One thing to note about the above is that in order to pull total in to the Calculate closure we had to have Calculate hold a reference to it7. Local structures like Calculate can refer to local variables in the enclosing function but only if they are static. Now we probably don't want to go declaring total static since that will lead to reentrancy problems. This is unfortunate, if we didn't have this static only restriction then Calculate would be much more compact. We can use bind to build the closure though and make things a bit more compact8:

int sum(const std::vector<int>& values)
{   
    int total = 0;

    struct Calculate
{
    static void run(int& total_, int v)
    {
    total_ += v;
        }           
}

std::for_each(values.begin(), values.end(), 
              boost::bind(Calculate::run, boost::ref(total), _1));

return total;
}

While this makes things a bit more compact the difference when you're binding more variables is much more dramatic. If we could make local function definitions the change in size would be slightly better still. If we didn't have the refer only to static local variables restriction it would be even better.

So we can get pretty close to closures and local function definitions in C++ without having them built into the language. Obviously you have to be careful to keep your local function definitions short in order to maintain readability. While it's nice to have a short block of code that you're passing into a function defined right where you pass it in, once the code gets too long it will start obscuring the enclosing functions flow and really belongs off on its own. But even if the block of code in question is defined outside of your function you can still close over it with bind.


  1. I realize this is a really contrived example and that there are much better ways to sum a sequence (std::accumulate comes to mind). But this example is a simple illustration of a technique that is useful when combined with the poor man's lambda that I talk about later.
  2. Note that we can't return the bind expression directly because the type of boost::bind(sum, boost::ref(lastVal), _1)) is some hideous thing that the documentation calls various variations on unspecified. Instead we need to capture the bind expression in a boost::function<void(int)> and return that.
  3. You might be debating the usefulness of this construct and you'd be right. In this case it's not so useful to create a bind the binds to a local variable and is returned from the function where that local variable exists. But we could instead bind to a member variable in an object and register that bind object as a callback somewhere. This is useful but puts you on dangerous ground where we need the object that contains the bound member variable to outlast the callback registration.
  4. One could address this by cluttering up the code with boost::shared_ptr's but that can quickly get messy. I've heard that the C++ standardization committee is talking about adding closures to the language but for the life of me I can't figure out how that's going to work without garbage collection.

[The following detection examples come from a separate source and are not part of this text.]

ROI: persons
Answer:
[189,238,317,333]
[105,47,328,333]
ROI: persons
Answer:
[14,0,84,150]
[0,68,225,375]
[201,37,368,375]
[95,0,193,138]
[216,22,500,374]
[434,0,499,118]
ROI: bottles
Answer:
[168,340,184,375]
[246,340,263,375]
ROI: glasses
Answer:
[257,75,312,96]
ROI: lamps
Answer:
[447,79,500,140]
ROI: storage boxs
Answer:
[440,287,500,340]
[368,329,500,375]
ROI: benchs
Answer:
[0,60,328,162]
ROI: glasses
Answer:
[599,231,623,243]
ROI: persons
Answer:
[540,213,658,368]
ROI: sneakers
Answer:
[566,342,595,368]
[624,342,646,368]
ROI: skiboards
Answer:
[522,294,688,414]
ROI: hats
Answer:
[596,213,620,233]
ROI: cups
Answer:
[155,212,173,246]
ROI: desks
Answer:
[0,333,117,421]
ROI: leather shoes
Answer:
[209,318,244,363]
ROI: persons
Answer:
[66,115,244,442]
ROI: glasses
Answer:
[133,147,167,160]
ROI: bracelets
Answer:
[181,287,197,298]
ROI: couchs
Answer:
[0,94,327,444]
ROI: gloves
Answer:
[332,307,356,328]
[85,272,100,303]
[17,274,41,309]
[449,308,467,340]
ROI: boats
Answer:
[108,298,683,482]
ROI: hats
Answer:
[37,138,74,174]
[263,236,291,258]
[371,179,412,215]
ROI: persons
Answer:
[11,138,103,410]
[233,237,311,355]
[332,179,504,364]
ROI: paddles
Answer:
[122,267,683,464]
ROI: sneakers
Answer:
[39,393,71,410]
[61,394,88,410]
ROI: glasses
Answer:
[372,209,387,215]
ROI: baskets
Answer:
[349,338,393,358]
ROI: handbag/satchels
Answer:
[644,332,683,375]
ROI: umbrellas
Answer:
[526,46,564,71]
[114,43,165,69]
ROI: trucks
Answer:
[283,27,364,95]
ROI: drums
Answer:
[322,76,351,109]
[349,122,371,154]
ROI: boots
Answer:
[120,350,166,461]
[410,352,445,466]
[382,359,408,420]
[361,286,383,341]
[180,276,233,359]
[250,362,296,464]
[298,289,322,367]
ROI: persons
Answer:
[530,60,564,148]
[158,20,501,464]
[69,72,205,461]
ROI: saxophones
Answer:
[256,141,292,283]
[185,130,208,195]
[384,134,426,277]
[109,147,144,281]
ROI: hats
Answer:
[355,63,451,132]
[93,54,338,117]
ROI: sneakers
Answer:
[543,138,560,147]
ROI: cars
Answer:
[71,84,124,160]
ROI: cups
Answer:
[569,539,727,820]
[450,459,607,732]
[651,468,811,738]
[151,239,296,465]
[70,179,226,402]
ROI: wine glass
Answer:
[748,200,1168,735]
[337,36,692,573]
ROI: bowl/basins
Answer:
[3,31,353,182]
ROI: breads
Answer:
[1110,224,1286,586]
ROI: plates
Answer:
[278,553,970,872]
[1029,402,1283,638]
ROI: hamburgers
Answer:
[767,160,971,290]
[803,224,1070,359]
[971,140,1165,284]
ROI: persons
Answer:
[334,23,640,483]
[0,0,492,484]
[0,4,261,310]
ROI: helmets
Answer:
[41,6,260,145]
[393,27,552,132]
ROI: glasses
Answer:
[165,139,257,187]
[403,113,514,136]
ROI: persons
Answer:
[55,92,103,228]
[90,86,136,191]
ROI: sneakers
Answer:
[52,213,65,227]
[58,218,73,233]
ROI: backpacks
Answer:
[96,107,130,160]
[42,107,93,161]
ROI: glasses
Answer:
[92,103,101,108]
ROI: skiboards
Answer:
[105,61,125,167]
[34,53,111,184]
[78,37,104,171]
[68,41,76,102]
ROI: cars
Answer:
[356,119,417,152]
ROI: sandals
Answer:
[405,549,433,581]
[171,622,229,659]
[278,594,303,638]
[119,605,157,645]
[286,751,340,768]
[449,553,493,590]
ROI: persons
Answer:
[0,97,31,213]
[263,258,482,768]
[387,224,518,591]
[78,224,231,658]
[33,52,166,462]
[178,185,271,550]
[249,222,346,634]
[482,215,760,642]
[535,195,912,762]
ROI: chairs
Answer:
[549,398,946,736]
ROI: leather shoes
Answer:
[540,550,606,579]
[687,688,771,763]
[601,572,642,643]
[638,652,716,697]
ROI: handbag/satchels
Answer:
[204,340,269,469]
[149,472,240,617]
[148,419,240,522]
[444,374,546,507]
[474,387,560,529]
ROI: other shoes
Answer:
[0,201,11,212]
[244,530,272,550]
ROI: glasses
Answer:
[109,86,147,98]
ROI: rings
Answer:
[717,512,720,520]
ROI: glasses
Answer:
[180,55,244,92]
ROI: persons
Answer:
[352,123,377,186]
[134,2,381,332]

Maybe they're only talking about adding closures to Managed C++.
  5. Visual C++ * with the service pack at the time of this writing.
  6. Yep, you can make structure definitions within a function definition. I didn't know about this until a few months ago and it has made my life a lot easier. One thing to note is that you cannot have static members in a local structure so their usefulness can be somewhat curtailed in some situations. You also can't use templates at all in the local structure.
  7. The underscore on the end of total_ is only there to make explicit that the constructor parameter is different from the total local variable. The constructor parameter could just as well have been called total since nothing in Calculate can refer to the local variable total.
  8. Note that if you're using VC++ 2005 without the service pack a compiler bug could prevent this code from compiling.